Ils sont assemblés, en masse pour la grande messe.
Attroupés, sous l'égide de la démoniaque prêtresse.
Ils attendent qu'elle se présente à eux,
Pour leur verser la potion des émotions.
Elle est le lien entre eux et leur divinité,
Par ce fluide de la destruction.
La prêtresse est souveraine de ce rassemblement
Dans sa soutane de soie rouge sang.
Elle les toise d'un regard bienveillant :
« Venez à moi mes enfants… » dit elle en souriant.
Ils s'exécutent un à un,
Tel un troupeau conduit par un berger malsain.
Ils ouvrent leurs bouches édentées, puantes,
Sanguinolentes, à cause de l’attente.
Puis, la maîtresse de cérémonie leur verse d’un geste leste
Le malin élixir gouttes à gouttes.
Celui-là même qui ôte les doutes sur leurs déroutes.
D’un regard avide, ils passent à un regard vide.
Ils vont bientôt voir apparaître leur déesse.
Ce bien-être qui les extirpe de leur détresse.
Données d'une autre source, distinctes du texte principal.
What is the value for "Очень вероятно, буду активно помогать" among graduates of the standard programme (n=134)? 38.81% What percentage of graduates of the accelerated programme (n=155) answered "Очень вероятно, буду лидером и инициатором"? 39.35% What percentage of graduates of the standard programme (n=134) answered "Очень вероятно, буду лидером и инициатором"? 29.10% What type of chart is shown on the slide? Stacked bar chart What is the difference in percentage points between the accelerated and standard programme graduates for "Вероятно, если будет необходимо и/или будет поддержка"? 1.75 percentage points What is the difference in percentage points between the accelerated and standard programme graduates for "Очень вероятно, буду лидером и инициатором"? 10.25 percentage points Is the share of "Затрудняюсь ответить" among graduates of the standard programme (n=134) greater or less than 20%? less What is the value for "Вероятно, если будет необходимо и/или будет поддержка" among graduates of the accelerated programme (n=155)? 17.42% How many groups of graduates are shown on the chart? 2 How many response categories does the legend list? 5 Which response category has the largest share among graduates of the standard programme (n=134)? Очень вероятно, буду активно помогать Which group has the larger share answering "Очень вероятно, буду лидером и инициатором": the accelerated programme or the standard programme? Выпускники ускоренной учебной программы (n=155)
Ce Nirvana qui les détache de leur tristesse,
Et leur fait gravir les sommets de l’ivresse.
Pour un temps.
Effet éphémère, nectar amer !
Poison puissant, il engendre accoutumance,
Décadence et démence.
Philtre de la dégénérescence !
Telle une courtisane sous de beaux atours,
En une fois, il les fait mourir d’amour.
La prêtresse livre des sensations de courte durée
Mais à quel prix !
Plus de liberté, plus de pensées,
Ils sont agrippés à ses pieds,
Jusqu’à ce qu’ils n’aient plus rien à lui concéder.
A part leur existence, sous le règne de la souffrance.